*Dataset*.
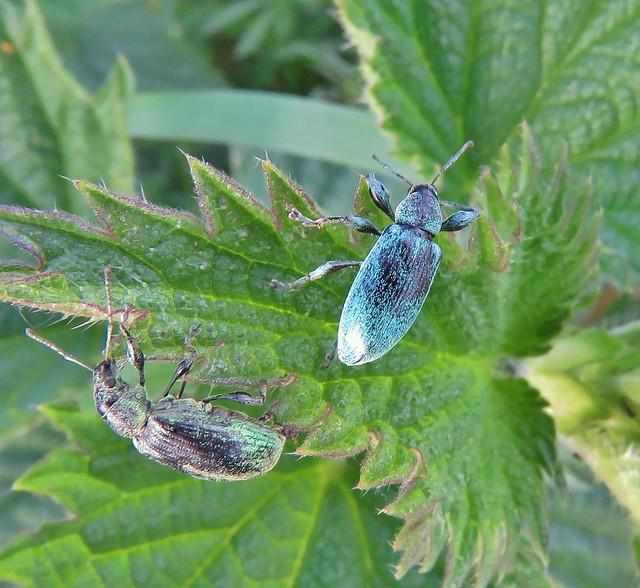 Nettle Weevil, Phyllobius pomacues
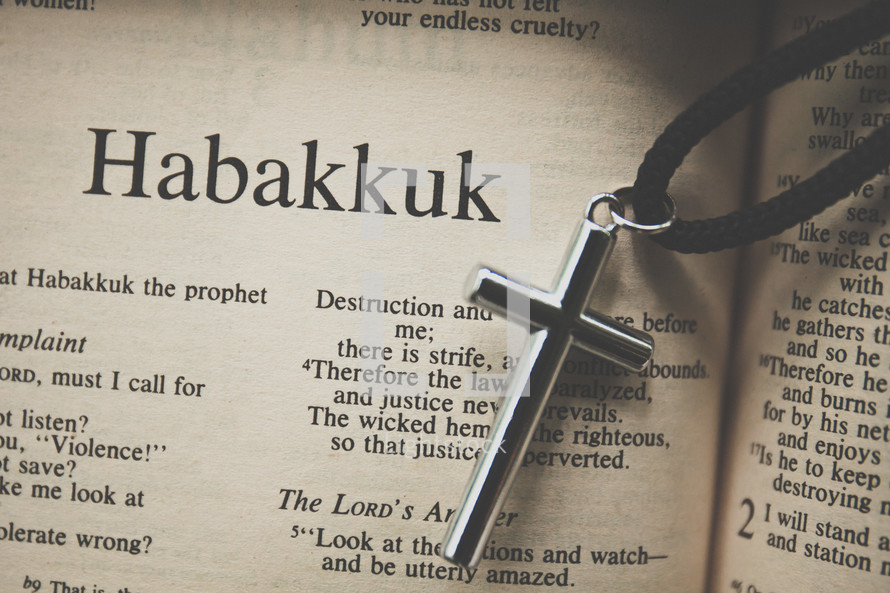 Habakkuk and a cross necklace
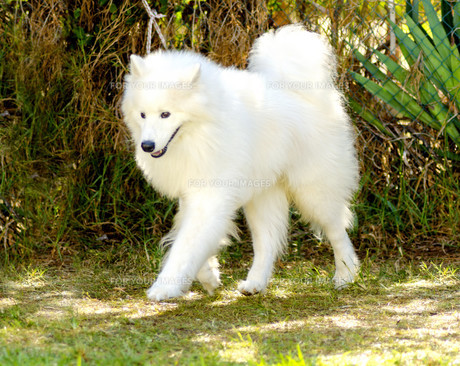home_animalsの写真素材 [FYI00673445]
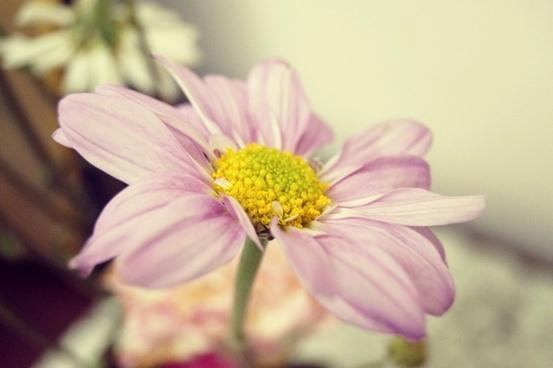beautiful bloom blossom bright closeup color cosmos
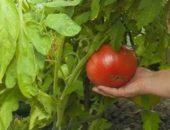 Миниатюра к статье На сухарях мои помидоры растут как сумасшедшие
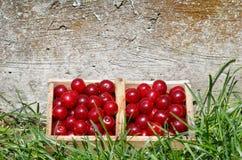 Colhendo cherrys ácidos do cerasus do Prunus Foto de Stock Royalty Free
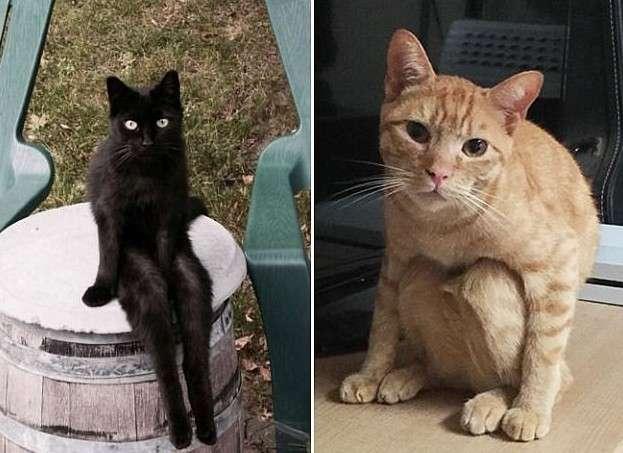Эти коты - уже почти люди!-19 фото-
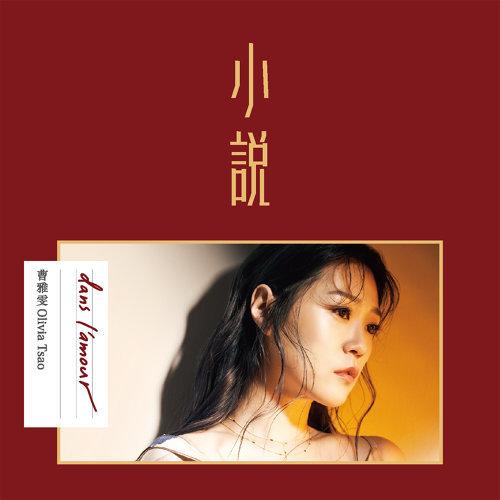 小說 (The Novel)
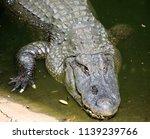 big crocodile in the river | Shutterstock . vector #1139239766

*Exercise prompt*.
The listing above must be retyped word for word, without the pictures.

*Result*.
 Nettle Weevil, Phyllobius pomacues
 Habakkuk and a cross necklace
home_animalsの写真素材 [FYI00673445]
beautiful bloom blossom bright closeup color cosmos
 Миниатюра к статье На сухарях мои помидоры растут как сумасшедшие
 Colhendo cherrys ácidos do cerasus do Prunus Foto de Stock Royalty Free
Эти коты - уже почти люди!-19 фото-
 小說 (The Novel)
 big crocodile in the river | Shutterstock . vector #1139239766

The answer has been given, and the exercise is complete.